# African pygmy hedgehog problem please help



## bug man (Aug 4, 2008)

Hi, just a quick question my African pygmy hedgehog normally sleeps under his tea towel but has stopped it for a couple of days so now i am able to see him sleep. 
Iv noticed that hes breathing fast in his sleep say a breath per second i was wondering if this is normal for a African pygmy hedgehog thanks zac


----------



## animal addict (Jun 1, 2008)

I think mine breaths quite fast too so either it must be normal or we have the same problem lol!!! Theres no other funny noises accompanied with the breathing?


----------



## Athravan (Dec 28, 2006)

Has the temperature changed or the substrate, perhaps the towel is a bit stinky, has he been going to the bathroom over there perhaps and doesn't want to sleep there anymore? Could try a change out and offer a few different places to sleep and see if he chooses somewhere secluded. 

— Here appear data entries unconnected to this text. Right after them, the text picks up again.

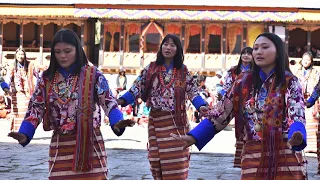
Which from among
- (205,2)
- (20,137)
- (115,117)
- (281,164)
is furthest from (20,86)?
(205,2)

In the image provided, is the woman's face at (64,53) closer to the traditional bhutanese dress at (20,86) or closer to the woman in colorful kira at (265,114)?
the woman in colorful kira at (265,114)

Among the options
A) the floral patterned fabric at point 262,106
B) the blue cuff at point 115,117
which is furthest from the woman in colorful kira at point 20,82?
the floral patterned fabric at point 262,106

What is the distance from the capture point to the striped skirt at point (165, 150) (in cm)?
683

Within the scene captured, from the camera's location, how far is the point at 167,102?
277 inches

Not sure about the breathing, most of mine seem to breathe fairly fast and if you use a stethoscope on them have fast little heartbeats but if you think it's abnormal to the way he usually breathes a vet check couldn't hurt.

Is he still eating, drinking, going to the bathroom, seem lively in all other respects, behaviour hasn't changed?


----------



## Tan (May 7, 2008)

When they leave the nest to sleep and it is not due to illness then it usually due to them not liking what they have through odour.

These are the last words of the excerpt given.